Data extract:
**********
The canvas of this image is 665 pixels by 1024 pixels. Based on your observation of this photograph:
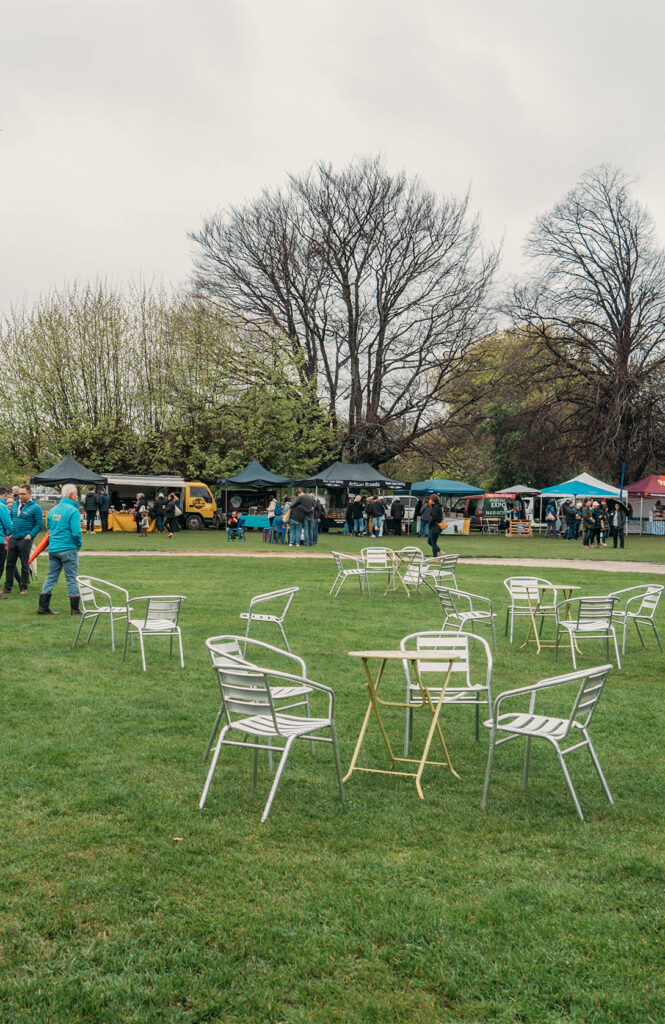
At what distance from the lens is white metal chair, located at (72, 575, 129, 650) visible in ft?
28.2

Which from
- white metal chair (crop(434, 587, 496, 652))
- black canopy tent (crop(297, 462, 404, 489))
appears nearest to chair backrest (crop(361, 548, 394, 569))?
white metal chair (crop(434, 587, 496, 652))

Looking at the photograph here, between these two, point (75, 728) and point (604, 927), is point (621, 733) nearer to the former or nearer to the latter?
point (604, 927)

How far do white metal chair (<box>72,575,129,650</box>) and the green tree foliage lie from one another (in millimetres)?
25369

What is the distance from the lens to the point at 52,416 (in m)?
38.5

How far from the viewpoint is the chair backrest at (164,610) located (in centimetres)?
827

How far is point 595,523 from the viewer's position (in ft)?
89.8

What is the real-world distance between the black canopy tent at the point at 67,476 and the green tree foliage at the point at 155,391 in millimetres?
6250

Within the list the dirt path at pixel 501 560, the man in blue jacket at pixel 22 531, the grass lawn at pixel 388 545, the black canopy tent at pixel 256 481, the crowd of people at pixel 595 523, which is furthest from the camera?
the black canopy tent at pixel 256 481

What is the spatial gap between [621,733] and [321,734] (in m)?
2.15

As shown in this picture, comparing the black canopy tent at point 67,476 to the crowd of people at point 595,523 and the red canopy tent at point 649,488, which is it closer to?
the crowd of people at point 595,523

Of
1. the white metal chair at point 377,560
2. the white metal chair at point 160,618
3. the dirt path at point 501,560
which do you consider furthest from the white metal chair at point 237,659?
the dirt path at point 501,560

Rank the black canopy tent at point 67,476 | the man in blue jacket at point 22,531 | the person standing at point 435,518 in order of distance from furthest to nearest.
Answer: the black canopy tent at point 67,476
the person standing at point 435,518
the man in blue jacket at point 22,531

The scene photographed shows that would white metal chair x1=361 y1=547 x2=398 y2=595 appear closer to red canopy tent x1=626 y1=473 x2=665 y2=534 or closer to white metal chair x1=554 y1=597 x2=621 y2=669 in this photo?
white metal chair x1=554 y1=597 x2=621 y2=669

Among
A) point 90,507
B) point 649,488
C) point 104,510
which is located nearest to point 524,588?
point 90,507
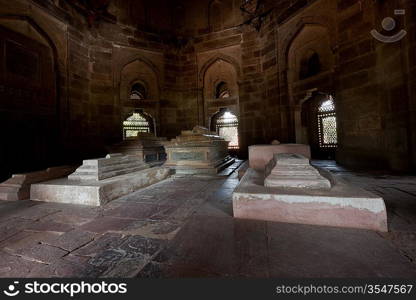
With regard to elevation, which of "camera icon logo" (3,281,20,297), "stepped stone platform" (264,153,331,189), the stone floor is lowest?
"camera icon logo" (3,281,20,297)

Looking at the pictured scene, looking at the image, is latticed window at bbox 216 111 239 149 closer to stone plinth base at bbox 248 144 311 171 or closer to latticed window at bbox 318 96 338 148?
latticed window at bbox 318 96 338 148

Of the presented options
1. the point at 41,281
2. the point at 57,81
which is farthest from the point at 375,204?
the point at 57,81

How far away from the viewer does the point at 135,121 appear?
1016 cm

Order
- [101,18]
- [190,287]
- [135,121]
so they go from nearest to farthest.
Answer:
**********
Copy out every one of the lines above word for word, including the answers, and leave out the pictures.

The canvas of this image is 665 pixels by 1024 pixels. Based on your observation of this photograph:
At what distance from the lens is white metal chair, located at (72, 575, 129, 650) visible in ft?
28.2

Which from
- white metal chair (crop(434, 587, 496, 652))
- black canopy tent (crop(297, 462, 404, 489))
appears nearest to chair backrest (crop(361, 548, 394, 569))?
white metal chair (crop(434, 587, 496, 652))

Looking at the photograph here, between these two, point (75, 728) and point (604, 927), is point (621, 733) nearer to the former or nearer to the latter?
point (604, 927)

How far do white metal chair (<box>72,575,129,650</box>) and the green tree foliage lie from one another (in millimetres)?
25369

What is the distance from the lens to the point at 52,416 (in m)?
38.5

How far from the viewpoint is the chair backrest at (164,610) located (in centimetres)?
827

How far is point 595,523 from the viewer's position (in ft)?
89.8

What is the real-world distance between the black canopy tent at the point at 67,476 and the green tree foliage at the point at 155,391 in millimetres?
6250

Within the list the dirt path at pixel 501 560, the man in blue jacket at pixel 22 531, the grass lawn at pixel 388 545, the black canopy tent at pixel 256 481, the crowd of people at pixel 595 523, which is furthest from the camera?
the black canopy tent at pixel 256 481

What is the spatial gap between [621,733] and [321,734] (in m)?
2.15

As shown in this picture, comparing the black canopy tent at point 67,476 to the crowd of people at point 595,523 and the red canopy tent at point 649,488, which is it closer to?
the crowd of people at point 595,523

Of
1. the white metal chair at point 377,560
2. the white metal chair at point 160,618
3. the dirt path at point 501,560
which do you consider furthest from the white metal chair at point 237,659?
the dirt path at point 501,560

Rank the black canopy tent at point 67,476 | the man in blue jacket at point 22,531 | the person standing at point 435,518 in order of distance from furthest to nearest.
Answer: the black canopy tent at point 67,476
the person standing at point 435,518
the man in blue jacket at point 22,531

The scene photographed shows that would white metal chair x1=361 y1=547 x2=398 y2=595 appear closer to red canopy tent x1=626 y1=473 x2=665 y2=534 or closer to white metal chair x1=554 y1=597 x2=621 y2=669 in this photo?
white metal chair x1=554 y1=597 x2=621 y2=669

Among
A) point 90,507
B) point 649,488
C) point 104,510
which is located nearest to point 524,588?
point 90,507
With regard to elevation, which of "camera icon logo" (3,281,20,297), "stepped stone platform" (264,153,331,189), the stone floor is lowest?
"camera icon logo" (3,281,20,297)

Looking at the pictured scene, looking at the image, is latticed window at bbox 216 111 239 149 closer to stone plinth base at bbox 248 144 311 171 or closer to latticed window at bbox 318 96 338 148?
latticed window at bbox 318 96 338 148

Of the presented options
1. the point at 41,281
2. the point at 57,81
which is farthest from the point at 375,204?
the point at 57,81

How far away from the viewer does the point at 135,121 appear?
1016 cm

Order
- [101,18]
- [190,287]
- [135,121]
so they go from nearest to farthest.
Answer:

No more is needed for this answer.